Images of the night before still flittered in his mind, but felt somewhat disjointed, like a collection of unconnected moments. Strands of coarse dark hair. Fingernails rimmed with peeling varnish. Lips that initially seemed sweet but that soured quickly, laced with the acrid tastes of lipstick and cigarette smoke. He wished that he had asked to know her name, just so that, in years to come, she might assume a tangible identity in his memory, that when recalled, could evoke some kind of emotion in him - whether guilt or shame, he didn’t mind. But to him, she would be nothing more than the girl in the blue satin dress from the bar next to the underpass, smiling at him flatly under the flicker of a naked lightbulb.

 

By the time he reached Emma's flat, the fog had mostly lifted. It was in a dated ex-housing estate at the back of Southwark station, with yellowing paint and a flaking facade, reminiscent of a life of tiredness and struggle. Her bedroom window, as always, shone out against the blankness, aglow with the warm sparkle of candles and Christmas lights. She hugged him at the door and leaned her head against his chest, her heart rate quickening against his torso as she did so. Her eyes, as always, were imbued with naive excitement, invariable in its recklessness, like the eyes of a deer staring knowingly down the barrel of a hunter’s gun. He hugged her back and kissed her softly on the neck, her cheeks flushing as his hands wrapped around the small of her back and moved down to her waist. Later, as they watched TV on the old futon in her bedroom, she slipped her fingers into his and squeezed his hand until her knuckles went white.

 

In the afternoon, they took a walk through the small park on the south side of the Embankment. Light was draining from the sky, and they sat down on a bench next to a drab, fenced-off lily pond. He watched the lilies as Emma kissed him. The tips of their petals brushed against the water’s surface, tinged by the hushed hues of the sunset. They had a papery look to them, rendered almost translucent by their surroundings, which shared a gray colour that was both heavy and soft. A bee looped vainly around a waning stalk, but its energy seemed to fade progressively, and in time it settled on an exposed shoot with its flimsy wings drawn in at its sides. He stared at the bee, marvelling at it - it embodied a strength that was infallible in its dignity, yet inherently modest in its limitations.
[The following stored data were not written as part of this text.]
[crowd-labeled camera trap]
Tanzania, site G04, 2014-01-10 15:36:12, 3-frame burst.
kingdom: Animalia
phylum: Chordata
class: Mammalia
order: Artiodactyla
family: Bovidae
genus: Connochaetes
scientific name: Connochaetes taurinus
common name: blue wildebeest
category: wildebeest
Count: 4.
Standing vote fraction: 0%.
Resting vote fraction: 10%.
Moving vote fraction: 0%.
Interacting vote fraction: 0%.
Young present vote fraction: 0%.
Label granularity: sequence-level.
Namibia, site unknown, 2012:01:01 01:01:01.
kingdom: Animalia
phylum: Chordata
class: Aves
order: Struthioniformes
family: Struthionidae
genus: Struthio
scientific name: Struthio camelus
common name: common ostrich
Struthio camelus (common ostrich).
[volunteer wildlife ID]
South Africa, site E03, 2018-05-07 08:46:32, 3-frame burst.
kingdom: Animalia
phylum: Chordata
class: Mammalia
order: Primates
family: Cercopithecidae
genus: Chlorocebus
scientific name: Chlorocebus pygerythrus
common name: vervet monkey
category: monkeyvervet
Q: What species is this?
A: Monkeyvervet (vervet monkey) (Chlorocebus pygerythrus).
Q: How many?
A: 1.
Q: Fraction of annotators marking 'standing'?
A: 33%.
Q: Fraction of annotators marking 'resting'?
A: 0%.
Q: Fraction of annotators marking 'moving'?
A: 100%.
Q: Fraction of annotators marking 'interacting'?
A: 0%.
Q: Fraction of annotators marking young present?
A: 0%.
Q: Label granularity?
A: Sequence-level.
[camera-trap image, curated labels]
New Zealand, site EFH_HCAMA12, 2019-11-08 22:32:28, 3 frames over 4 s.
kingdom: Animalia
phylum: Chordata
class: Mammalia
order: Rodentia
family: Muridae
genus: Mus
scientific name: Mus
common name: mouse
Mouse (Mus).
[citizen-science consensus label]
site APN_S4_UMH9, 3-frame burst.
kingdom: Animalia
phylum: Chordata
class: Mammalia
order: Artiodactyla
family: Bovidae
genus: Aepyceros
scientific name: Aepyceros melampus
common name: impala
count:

Whether it represented an aspiration, or an impossible ideal, he wasn’t sure - but either way it humbled him. She kissed him harder, and with more urgency, clasping her hands around his neck and unwittingly digging her fingernails into his skin until droplets of blood rose to the surface. He saw the bee pick itself up, shake the dust off its tired little body and take off again; soon, it would find its nectar, savour it, and be blissfully renewed.

 

It wasn’t that he didn’t love her. He did. There was something childlike to her devotion, to her faith in him. The way she would wait for him day after day, night after night, and harbour no resentment or jealousy, even if as colour faded from the sky and gave way to starless twilight he was still nowhere to be seen. She would sit in front of her mirror, curls wrapped in hair rollers, painting her toenails as a pitifully romantic soundtrack drawled on in the background. Fairy tales played out in her mind; she was a princess, adorned in gowns of white silk and exquisite ostrich plumes, and he was her valiant prince. Their love story would transcend the washed out walls around her, would rise above the clutter and the confusion, and would allow them to create their own little paradise, in which only they could live. She would pack her bags and throw away the key to her cramped studio on the edge of the railway tracks. He would knock on the door while the sun was still up, and whisk her off to a suburban house with a landscaped garden and hardwood floors. They would play tennis on weekends and drink iced tea under a chestnut tree like couples in lifestyle magazines did, and she would be able to hold his hand firmly but comfortably, without feeling the need to grip onto it for dear life.

 

He loved her, but he knew that he would soon be back in the bar by the underpass, sitting across from the nameless girl in the blue satin dress.